Tornai. Come da dove? Dal Torino Film Festival. E un po' mi scoccia ma, fra tanta roba bella, sto sul pezzo e comincio parlando del vincitore immorale di quest'anno, Shell di Scott Graham. Che insomma, se film da festival doveva essere, se proprio bisognava premiare una lamata (strana scelta, mr. Sorrentino, speravo in un po' più di coraggio), avrei scelto Am himmel der tag, un bel film tedesco che s'è dovuto accontentare del premio alla migliore attrice (ne parlerò, tranquilli). Shell è la storia di un padre e una figlia (Shell, appunto) che gestiscono una stazione di servizio in mezzo al nulla delle Highlands.

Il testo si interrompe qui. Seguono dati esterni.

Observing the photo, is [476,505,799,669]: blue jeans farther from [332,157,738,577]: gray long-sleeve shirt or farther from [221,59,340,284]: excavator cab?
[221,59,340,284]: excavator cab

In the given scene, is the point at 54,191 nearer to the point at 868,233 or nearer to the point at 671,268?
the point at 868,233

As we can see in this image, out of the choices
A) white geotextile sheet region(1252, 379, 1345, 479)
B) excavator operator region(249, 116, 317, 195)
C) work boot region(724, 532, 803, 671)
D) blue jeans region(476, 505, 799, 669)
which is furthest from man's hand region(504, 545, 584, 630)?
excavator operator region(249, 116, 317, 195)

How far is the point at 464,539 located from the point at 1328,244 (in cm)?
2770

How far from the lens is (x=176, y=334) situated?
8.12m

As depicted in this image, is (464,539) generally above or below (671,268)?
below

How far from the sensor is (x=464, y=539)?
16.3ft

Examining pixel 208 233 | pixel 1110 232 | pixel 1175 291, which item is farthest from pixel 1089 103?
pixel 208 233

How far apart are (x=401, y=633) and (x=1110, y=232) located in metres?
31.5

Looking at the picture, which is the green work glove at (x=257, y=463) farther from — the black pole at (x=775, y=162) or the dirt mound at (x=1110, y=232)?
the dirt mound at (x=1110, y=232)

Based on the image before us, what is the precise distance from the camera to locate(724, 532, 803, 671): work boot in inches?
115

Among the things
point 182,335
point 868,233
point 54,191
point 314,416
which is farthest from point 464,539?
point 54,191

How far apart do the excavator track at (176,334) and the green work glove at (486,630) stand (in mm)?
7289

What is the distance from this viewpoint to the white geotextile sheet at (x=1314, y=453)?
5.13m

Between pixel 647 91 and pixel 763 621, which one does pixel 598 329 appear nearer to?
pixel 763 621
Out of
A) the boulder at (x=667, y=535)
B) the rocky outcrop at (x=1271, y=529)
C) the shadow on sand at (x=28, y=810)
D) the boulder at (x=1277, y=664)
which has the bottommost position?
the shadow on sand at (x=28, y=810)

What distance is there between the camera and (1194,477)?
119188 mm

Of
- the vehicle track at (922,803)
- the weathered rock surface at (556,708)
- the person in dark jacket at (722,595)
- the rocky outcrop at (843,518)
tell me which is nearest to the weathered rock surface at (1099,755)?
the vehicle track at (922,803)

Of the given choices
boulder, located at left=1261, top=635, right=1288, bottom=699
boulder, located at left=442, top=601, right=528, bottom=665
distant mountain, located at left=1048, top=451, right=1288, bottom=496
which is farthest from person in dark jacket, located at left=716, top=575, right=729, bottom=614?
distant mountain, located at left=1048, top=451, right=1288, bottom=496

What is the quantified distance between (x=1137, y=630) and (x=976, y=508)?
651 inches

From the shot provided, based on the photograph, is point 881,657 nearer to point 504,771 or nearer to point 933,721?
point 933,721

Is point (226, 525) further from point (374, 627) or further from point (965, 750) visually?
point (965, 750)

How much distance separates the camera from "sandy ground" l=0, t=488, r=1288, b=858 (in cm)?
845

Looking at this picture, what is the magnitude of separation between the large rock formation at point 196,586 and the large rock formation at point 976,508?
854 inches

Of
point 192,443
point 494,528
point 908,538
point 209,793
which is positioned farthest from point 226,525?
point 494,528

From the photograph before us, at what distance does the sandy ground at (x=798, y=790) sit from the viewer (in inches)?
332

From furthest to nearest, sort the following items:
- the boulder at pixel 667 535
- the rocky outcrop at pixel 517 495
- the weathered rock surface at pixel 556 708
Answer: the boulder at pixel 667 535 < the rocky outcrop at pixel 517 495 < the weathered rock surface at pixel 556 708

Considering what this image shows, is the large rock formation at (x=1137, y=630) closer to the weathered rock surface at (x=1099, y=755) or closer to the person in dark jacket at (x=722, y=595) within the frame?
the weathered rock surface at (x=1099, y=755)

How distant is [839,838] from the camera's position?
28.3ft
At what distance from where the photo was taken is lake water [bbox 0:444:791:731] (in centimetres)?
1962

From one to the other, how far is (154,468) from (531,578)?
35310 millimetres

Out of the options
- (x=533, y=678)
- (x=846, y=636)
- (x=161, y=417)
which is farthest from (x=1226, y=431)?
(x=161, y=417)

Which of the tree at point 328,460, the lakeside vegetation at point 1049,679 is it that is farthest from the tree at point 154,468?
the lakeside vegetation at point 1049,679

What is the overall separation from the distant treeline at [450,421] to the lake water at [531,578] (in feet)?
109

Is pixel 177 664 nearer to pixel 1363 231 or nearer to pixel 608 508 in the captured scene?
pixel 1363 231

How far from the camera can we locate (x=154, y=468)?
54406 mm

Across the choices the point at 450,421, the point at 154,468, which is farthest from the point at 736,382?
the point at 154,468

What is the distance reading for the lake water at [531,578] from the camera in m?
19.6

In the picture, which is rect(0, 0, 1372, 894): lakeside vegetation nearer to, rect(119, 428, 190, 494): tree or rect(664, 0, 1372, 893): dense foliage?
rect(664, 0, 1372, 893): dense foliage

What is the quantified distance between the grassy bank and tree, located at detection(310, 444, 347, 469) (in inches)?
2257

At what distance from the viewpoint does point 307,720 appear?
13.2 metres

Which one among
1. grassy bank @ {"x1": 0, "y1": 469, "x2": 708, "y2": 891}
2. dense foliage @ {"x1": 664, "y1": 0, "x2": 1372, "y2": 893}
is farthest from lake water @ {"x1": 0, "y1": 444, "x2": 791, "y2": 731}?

Clientela: qualche turista minchione e un paio di aficionados che naturalmente ci provano (e a volte ci riescono) con la ragazza; ragazza che però – sorpresona inedita, eh? – è innamorata persa del padre. Madre non pervenuta, scappata da quel posto dimenticato da dio tanti anni prima. Finale tragico. Non brutto, ma fastidiosamente preconfezionato, sgradevole, déjà vu. Buone possibilità che arrivi in sala.


sabato 24 novembre 2012

12 psicopatici


Il tff è cominciato e io ci sono ufficialmente dentro con tutte le scarpe e lo sguardo stropicciato che piaceva tanto a S. E ieri sera, senza uno straccio di biglietto per l'inaugurazione, abbiamo visto Holy motors, ritorno alla macchina da presa di Leos Carax. Ventiquattr'ore nella vita di un uomo che si sposta in limousine e cambia continuamente identità. Omaggio al cinema e ai suoi generi, trama incomprensibile di quelle che se la costruzione non fosse geniale diresti vaffanculo dopo dieci minuti, cameo di Eva Mendes e di una strepitosa e sorprendente Kylie Minogue. Finale strepitoso. Denis Lavant, come sempre, inquieta. Molto.


venerdì 23 novembre 2012

non guardare in cantina


Temevo. Lo so che sembra brutto, ma temevo la questione anagrafica. Bertolucci che si misura con un adolescente e una ventenne, peraltro abbastanza disturbati. Tanti grandi registi prima di lui si sono schiantati su un mondo a loro (giustamente?) incomprensibile. Eppure. Eppure quello che mi ha lasciato un po’ così alla fine di Io e te non è questo. Anzi, da parte sua c’è la giusta empatia, la giusta partecipazione. Empatia e partecipazione che però non si creano con il pubblico (che poi sarei io). Si accendono le luci e rimane poco: profumi, suggestioni, i due protagonisti (Jacopo Olmo Antinori e Tea Falco) che, come nel caso di Tutti i santi giorni, sono quasi meglio del film. Mi sa che devo leggere il romanzo di Ammaniti.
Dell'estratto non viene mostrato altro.